Como en
tantas otras veces, el pensamiento poético de Walt Whitman se funde con la
reflexión política o la mirada sociológica, pues su escritura ya abarca mucho más, a nuestros ojos, que la
poesía, a medida que su obra menos conocida sale a la luz mediante ediciones
modernas. Fue el caso de una novela antialcohólica de la
que luego renegaría, “Franklin Evans, el borracho”, que Cátedra editara en 2011
con el excelente trabajo de Carme Manuel detrás, y de las prosas, en las que
reflexionó sobre su tiempo, “Perspectivas
democráticas” y “Días cruciales de América”. No en balde, dijo Henry David Thoreau
de él que era el demócrata más importante que había conocido.
Ciertamente, para
Whitman, la literatura fue la herramienta ideal para forjar un espíritu
democrático común que contuviera, además, el elemento religioso, el factor del
Alma siempre por encima de lo material. Algo que se puede percibir en esta
ocasión de manera formidable gracias de nuevo a Manuel (responsable también en
su día de una excelsa edición de “La cabaña del tío Tom”, de Harriet Beecher
Stowe), que ha traducido los veinticuatro relatos que Whitman publicó entre
1841 y 1848 en la prensa. Es decir, estamos en la etapa previa a “Hojas de
hierba”, cuya primera versión ve la luz en 1955; ante un Whitman de formación
autodidacta y periodística, un ámbito “que respetaba y apreciaba como vehículo
propagandístico del cambio social y político”; un Whitman que ya consideraba
que “el logro de un lenguaje distintivo norteamericano era un objetivo de
importancia suprema”. Un asunto que casa directamente con el aspecto de “flâneur”
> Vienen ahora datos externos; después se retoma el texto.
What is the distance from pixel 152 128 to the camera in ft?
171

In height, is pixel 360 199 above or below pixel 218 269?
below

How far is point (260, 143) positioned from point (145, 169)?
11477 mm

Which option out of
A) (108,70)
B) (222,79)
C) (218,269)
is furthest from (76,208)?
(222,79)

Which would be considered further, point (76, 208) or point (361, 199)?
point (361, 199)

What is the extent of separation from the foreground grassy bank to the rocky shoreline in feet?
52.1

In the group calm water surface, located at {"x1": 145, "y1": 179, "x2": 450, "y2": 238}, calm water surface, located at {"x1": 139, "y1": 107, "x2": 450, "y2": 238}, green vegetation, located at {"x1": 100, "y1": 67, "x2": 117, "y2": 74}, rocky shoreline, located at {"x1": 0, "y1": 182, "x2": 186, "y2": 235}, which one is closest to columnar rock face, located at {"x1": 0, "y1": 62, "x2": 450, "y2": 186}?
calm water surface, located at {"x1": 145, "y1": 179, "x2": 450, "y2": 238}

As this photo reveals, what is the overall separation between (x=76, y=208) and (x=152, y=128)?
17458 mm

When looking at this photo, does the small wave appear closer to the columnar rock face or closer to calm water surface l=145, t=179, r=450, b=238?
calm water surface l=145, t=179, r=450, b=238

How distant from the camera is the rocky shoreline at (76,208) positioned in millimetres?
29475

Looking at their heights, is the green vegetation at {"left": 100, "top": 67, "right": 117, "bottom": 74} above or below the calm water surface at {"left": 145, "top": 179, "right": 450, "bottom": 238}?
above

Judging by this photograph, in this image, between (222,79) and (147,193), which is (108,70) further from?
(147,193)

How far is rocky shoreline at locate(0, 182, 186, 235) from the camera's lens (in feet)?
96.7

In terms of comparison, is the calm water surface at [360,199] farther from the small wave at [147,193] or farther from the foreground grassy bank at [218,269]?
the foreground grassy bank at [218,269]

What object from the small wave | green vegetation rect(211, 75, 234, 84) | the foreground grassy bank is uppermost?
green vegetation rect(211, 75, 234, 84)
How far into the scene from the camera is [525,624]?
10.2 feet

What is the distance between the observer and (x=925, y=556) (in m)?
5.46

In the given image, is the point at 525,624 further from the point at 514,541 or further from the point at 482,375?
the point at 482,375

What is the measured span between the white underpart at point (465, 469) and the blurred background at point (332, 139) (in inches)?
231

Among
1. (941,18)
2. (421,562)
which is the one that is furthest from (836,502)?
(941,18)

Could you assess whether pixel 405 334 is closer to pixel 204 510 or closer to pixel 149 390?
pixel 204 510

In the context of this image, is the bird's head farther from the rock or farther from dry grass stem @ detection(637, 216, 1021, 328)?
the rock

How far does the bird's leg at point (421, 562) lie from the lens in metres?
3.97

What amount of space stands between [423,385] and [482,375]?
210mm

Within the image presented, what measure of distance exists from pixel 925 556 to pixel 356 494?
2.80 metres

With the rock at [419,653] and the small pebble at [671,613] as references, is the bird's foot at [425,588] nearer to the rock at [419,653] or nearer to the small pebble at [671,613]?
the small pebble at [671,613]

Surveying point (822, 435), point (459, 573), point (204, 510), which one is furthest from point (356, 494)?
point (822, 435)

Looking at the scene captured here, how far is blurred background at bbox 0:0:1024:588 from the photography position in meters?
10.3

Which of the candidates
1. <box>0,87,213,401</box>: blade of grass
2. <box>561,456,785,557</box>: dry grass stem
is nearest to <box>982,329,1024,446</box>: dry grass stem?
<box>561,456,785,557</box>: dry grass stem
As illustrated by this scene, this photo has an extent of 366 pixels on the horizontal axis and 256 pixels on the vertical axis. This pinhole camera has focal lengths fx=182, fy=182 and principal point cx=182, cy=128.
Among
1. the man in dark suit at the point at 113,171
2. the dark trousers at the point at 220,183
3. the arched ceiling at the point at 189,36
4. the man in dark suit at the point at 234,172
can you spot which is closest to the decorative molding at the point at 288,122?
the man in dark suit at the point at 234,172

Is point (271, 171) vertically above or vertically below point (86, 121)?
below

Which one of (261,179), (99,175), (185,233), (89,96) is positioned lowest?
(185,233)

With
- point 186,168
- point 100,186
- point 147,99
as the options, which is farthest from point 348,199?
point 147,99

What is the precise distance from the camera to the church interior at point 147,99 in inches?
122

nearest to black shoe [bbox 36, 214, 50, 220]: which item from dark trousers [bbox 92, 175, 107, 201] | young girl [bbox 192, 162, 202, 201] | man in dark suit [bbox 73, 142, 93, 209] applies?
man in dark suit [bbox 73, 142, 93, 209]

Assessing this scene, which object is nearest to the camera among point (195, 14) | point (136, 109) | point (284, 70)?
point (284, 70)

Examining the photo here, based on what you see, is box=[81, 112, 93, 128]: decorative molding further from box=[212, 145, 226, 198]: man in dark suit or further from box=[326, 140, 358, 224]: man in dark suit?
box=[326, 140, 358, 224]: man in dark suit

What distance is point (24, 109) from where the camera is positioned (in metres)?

de un Whitman urbano que acabará trasladándose a cuentos en torno a la
metrópolis que, conectando con su interés por la fotografía, “son con
frecuencia imágenes estáticas, descripciones genéricas de escenas cotidianas”.
Se trata de textos
asentados en su mirada hacia la familia, hacia la desigualdad social, la
vulnerabilidad de mujeres y niños, la corrupción empresarial y la explotación
obrera, la figura del padre despótico y la madre ausente, pena capital. No en
vano, en esa década de los años cuarenta se percibe un clima de reivindicación
y utopismo muy contrastado del que Whitman se hace eco como nadie. Sin estas
historias, plenas de sentimentalismo y elementos compasivos, no se entendería
su “Canto a mí mismo”, la pluralidad interior del hombre que decía contener
multitudes. Esa multitud la ha observado antes en las calles, particularmente
en aquellos que sufren, y es la semilla de su ética y política posteriores.
Dice bien Manuel que estos relatos “encierran importantes valores”; en ellos
vemos al joven periodista adaptarse a los gustos populares de la época, a
prepararse, desde la prosa, para que surgiera su obra mayúscula, la poética.